Source document:

▼▼▼

电子月报

CLB sends out a dedicated newsletter to our subscribers each month that focuses on the most recent trends and developments in worker activism and work safety in China.

Platform labour regulations and unionising the gig economy

07 October 2021

At China Labour Bulletin, we are saying goodbye to our retiring Communications Director, Geoffrey Crothall. CLB Executive Director Han Dongfang thanks Geoffrey for his long service to the organization: "During the past decade and a half, under Geoff’s guidance, the CLB team has successfully built a solid platform providing the most reliable information on the workers' movement and labour issues in China. I am very thankful for Geoff’s invaluable contributions."

Geoffrey reflected on his fourteen years at CLB and his observations of the labour movement, writing that although a lot has changed in China, in terms of labour relations, the all too familiar problems remain firmly in place. And despite the many changes, it is ordinary workers who have always formed the backbone of the movement.

Last month, CLB investigated a wave of layoffs for tutors and teachers in the wake of China’s regulations on the private tutoring industry. CLB’s Calls-for-Help Map recorded 43 individual online requests from those in the education sector this year, all of which involved companies in financial straits who weren’t paying their employees.

Recently, China’s platform economy has been the subject of new labour regulations, and Beijing’s municipal union vowed to unionise more gig workers. But CLB analyses whether these positive measures will have practical effects for workers.

On 16 July, several ministries and commissions released standards on platform workers’ labour conditions. These Guiding Opinions on Protecting Labour and Social Security Rights and Interests of Workers Engaged in New Forms of Employment are high-level guidance, and it is left to local governments to work out how to implement them.

CLB has argued that workers need unions to represent their interests. Some tech giants like Meituan and JD have set up enterprise trade unions, but it’s not yet clear that their establishment will have any effect on raising labour standards for workers.

The Beijing Municipal Federation of Trade Unions has introduced guidelines designed to encourage unionisation for platform workers in China’s capital city. The document lays out ten major measures to improve union work in the new gig economy. The union’s implementation of these guidelines in China’s capital city may reflect that the social cost of gig work now outweighs its economic benefits. However, other trade unions have been timid in their proposals.

▲▲▲

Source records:
▼▼▼

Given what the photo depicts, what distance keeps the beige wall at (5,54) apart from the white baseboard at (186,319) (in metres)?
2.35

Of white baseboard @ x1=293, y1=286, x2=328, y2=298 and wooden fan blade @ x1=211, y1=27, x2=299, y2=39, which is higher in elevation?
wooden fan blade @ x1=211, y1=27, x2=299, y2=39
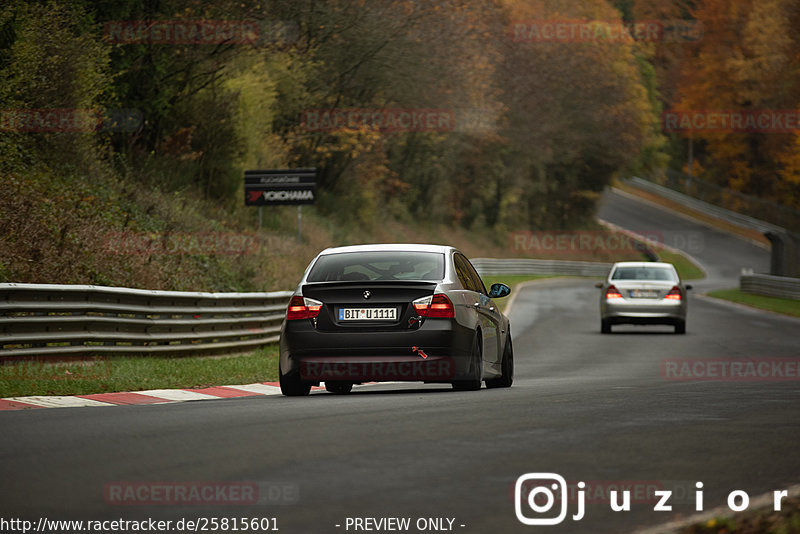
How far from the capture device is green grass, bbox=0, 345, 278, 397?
13.7m

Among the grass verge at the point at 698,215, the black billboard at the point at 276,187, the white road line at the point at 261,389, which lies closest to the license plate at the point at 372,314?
the white road line at the point at 261,389

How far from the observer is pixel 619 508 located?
20.6 ft

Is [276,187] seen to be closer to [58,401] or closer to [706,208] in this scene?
[58,401]

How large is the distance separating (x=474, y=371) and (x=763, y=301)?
34490mm

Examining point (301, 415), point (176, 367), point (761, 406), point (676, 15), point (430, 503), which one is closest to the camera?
point (430, 503)

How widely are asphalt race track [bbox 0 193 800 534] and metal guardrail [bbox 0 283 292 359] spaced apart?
12.1ft

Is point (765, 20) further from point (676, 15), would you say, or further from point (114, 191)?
point (114, 191)

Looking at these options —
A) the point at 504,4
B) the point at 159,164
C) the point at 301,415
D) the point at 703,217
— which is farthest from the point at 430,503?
the point at 703,217

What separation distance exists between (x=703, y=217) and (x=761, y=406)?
86677 millimetres

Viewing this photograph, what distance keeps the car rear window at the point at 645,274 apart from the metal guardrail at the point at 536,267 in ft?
87.4

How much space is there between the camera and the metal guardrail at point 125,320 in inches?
578

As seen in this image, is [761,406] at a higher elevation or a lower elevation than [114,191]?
lower

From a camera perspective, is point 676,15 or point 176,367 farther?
point 676,15

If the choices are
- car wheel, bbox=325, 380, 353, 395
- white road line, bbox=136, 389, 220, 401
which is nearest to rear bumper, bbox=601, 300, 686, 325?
car wheel, bbox=325, 380, 353, 395
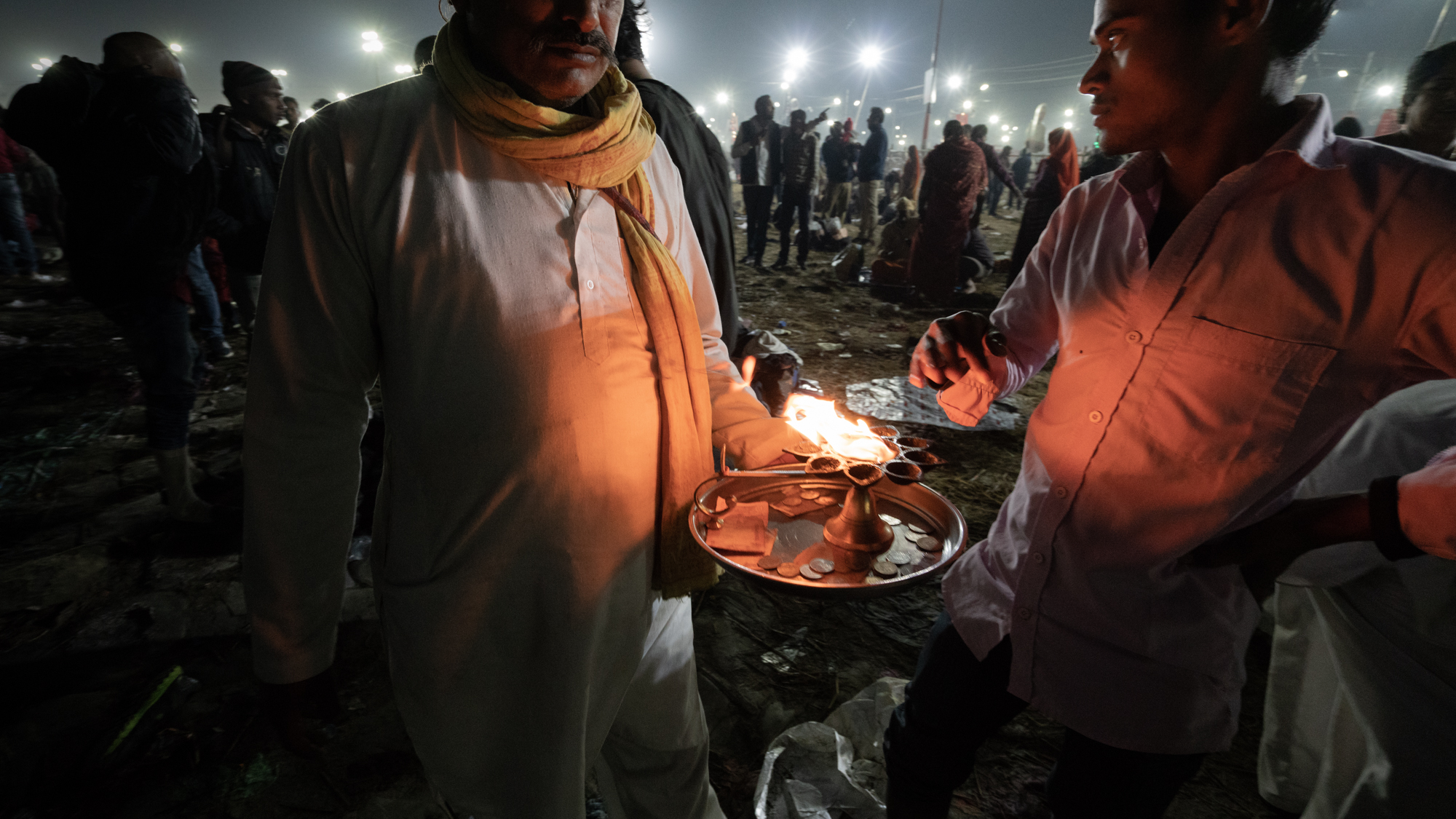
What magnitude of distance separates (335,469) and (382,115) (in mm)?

▲▲▲

Exercise set:
**1)** Copy the newsletter text starting at "Last month, CLB" and ending at "effects for workers.", replacing "layoffs" with "job cuts".
**2)** Write the next part of the newsletter on unionizing gig workers, picking up after its final sentence.

Your responses:
**1)**
Last month, CLB investigated a wave of job cuts for tutors and teachers in the wake of China’s regulations on the private tutoring industry. CLB’s Calls-for-Help Map recorded 43 individual online requests from those in the education sector this year, all of which involved companies in financial straits who weren’t paying their employees.

Recently, China’s platform economy has been the subject of new labour regulations, and Beijing’s municipal union vowed to unionise more gig workers. But CLB analyses whether these positive measures will have practical effects for workers.

**2)**
Local governments and trade unions must show more resolve to stop tech giants from dodging employer responsibilities by using intermediaries, and to limit the platforms’ power to deal out fines. Instead, the focus is on small adjustments to wages and reactive responses to the exploitative relationship, such as work-related injuries and labour disputes. The fundamental relationship between workers and these giants remains the same.

Gig workers in India have united on social media to fight back against food delivery companies’ major ad campaigns that distort the realities of the gig economy. For CLB, Kunal Purohit reported from Mumbai on how gig workers are exposing exploitative practices on social media to reach consumers and investors. 

Shaik Salauddin is the national general secretary of the Indian Federation of App-based Transport Workers. “While these companies grow, they are slashing the rates of delivery workers and forcing them to increase their working hours,” Salauddin said. “We want every investor in these companies to learn the ground realities of the way these companies treat their workers, their backbone.”

In Vietnam, factory workers under national lockdown faced challenges. For CLB, Michael Tatarski reported from Ho Chi Minh City on the failure of Vietnam's “bubble” strategy to protect workers during a Covid-19 resurgence.

Provincial governments initially tried to keep their huge manufacturing bases running by giving factories two options: either house and feed workers in the facility full-time in a “bubble,'' or put them up in housing with transportation directly to the factory and nowhere else.

Many smaller factories simply closed, while larger facilities set up tents and cots in spare warehouse space or motorbike parking garages. In order to maintain some form of social distancing, only a fraction of workers was brought into these bubbles, with the rest sent home.

Minh, whose name was changed for anonymity, works in the sample department of a factory, and he hasn’t been working for about one month. He lived in the facility for a week before it was shut down. He is being paid VND20,000 per day. He lives in a designated “red zone” and has therefore received some food from the local government, though “it isn’t enough.”

Vietnam’s official trade union, the General Confederation of Labour, has announced a US$44 million support package for workers still in the bubble system, but this won’t help workers who have been sent home.